Part 17
Things started fine on the flight. Bull and crew left me alone and I settled into the flight. As the flight crew started serving drinks, they stopped at our row and as the guy asked if I needed anything, Bull said, "No, the fag doesn't need a drink."
The flight attendant looked at me and I smiled and said I was good. I could see Bull looking at me, almost challenging me to say anything.
After the flight attendant moved on, the guy at the end (still didn't know his name, not that it mattered) got up and said he needed to piss. He went to the toilet and I motioned to Bull and said, "While he was up I should probably go get rid of some of the piss in me." Bull laughed, "No fagboy, you will hold it until I let you go." I stammered, "but it's a long flight" and Bull just laughed.
By the time he was done chuckling, or row mate came back and handed me a water bottle. "Figured you were thirsty, fag."
I opened the bottle and took a sniff, sure enough it was his piss.
The guy looked at me and said, "Drink up, there's gonna be a lot more since the flight is so long."
The bottle kept getting handed to me almost as fast as I could empty it. About two hours in, I looked at Bull and said, "I really need to piss, please."
Bull started laughing and poked the guy next to him..."Hear that Beast, the fag needs to piss." Then they both started laughing.
The guy from the airport, was sitting in front of me and said, "Give me that bottle I've got to piss." I groaned.
He came back and handed me the full bottle and smiled.
After about an hour, they were all sleeping and the flight attendant stopped by.
"Can I get you anything?"
I looked at him and he had a smirk. I said, "I could use some water, please."
"Sure thing." He reached over to get the bottle and I noticed his biohazard tattoo on his arm. He saw me looking and smiled, "You have to advertise."
He came back a short time later and handed me the bottle. I opened it and he smiled leaning in whispered, "Drink up" and turned to walk away.
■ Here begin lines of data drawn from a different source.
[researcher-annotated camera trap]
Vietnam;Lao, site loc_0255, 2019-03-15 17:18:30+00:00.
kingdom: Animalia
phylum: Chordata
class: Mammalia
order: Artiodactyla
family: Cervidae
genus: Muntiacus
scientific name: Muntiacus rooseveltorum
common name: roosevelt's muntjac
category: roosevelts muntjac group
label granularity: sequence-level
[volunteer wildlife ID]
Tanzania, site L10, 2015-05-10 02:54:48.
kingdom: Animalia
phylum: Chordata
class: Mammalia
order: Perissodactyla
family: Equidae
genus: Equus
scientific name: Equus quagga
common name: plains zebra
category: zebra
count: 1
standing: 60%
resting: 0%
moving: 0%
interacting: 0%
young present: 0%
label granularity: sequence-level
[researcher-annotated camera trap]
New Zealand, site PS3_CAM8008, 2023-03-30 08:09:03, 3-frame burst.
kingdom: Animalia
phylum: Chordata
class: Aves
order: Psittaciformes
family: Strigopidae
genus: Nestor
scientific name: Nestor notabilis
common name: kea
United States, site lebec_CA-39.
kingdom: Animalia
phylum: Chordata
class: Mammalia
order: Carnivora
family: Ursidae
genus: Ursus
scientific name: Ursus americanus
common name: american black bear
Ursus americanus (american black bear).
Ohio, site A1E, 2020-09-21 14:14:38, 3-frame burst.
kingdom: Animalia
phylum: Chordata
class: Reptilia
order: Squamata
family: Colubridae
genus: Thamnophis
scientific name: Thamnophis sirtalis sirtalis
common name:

I was really struggling to hold my piss and started to get fidgety. Bull stirred and opened his eyes...
"You really need to piss huh, fag?"
"Yes Bull, I really do."
"Guess you should have thought about that before getting on a ten hour flight. You aren't going anywhere, those are the orders. Now, sit still so I can get some sleep."
Fuck me, I screwed up. What the hell was going on and why am I being treated like a piece of meat. I tried to get comfortable and it just wasn't happening. I really needed to piss.
I held it for as long as I could. Just as the flight crew started stirring to serve some food I couldn't take it anymore. I started to unbuckle the seat belt when I got a message from SIR...shit, he knew I'd have WiFi on the plane.
"boy, you are learning. I have eyes everywhere and have a loyal following. I know you need to piss but you will only go when allowed."
I settled back in and just as the flight attendant got to our row, he handed me another bottle. "Can't let you get dehydrated."
I picked up the bottle and started sipping... there was no more room. I couldn't take it.
Bull glanced over, "Well you might as well piss fag."
I started unbuckling the seatbelt...
"No fag. If you have to piss, your gonna do it right here and wear it so everyone on this flight will know how much of a pig you are."
"Fuck! Bull we still have three hours to go and I can't hold it that long."
"We know fag."
I struggled to hold it and SIR messaged me again.
"It's understandable boy, piss if you need to...the cleaning crew has seen worse. I'll talk to you when you are home. Glad my friends are keeping you company."
That's it. I'm just gonna do it. I have to piss so bad. I started letting a little out but I couldn't stop. I pissed all in my seat, my pants, and the floor. My eyes watered I had to go do bad.
"Great, you have room for more." As Bull handed me another bottle.
This want on the rest of the flight. I drank their piss and if needed pissed myself.
We landed in LA and I had to get off the plane. I figured, I'd wait until everyone else got off but if course Bull had different ideas.
"Let's go fag, time to get off this plane."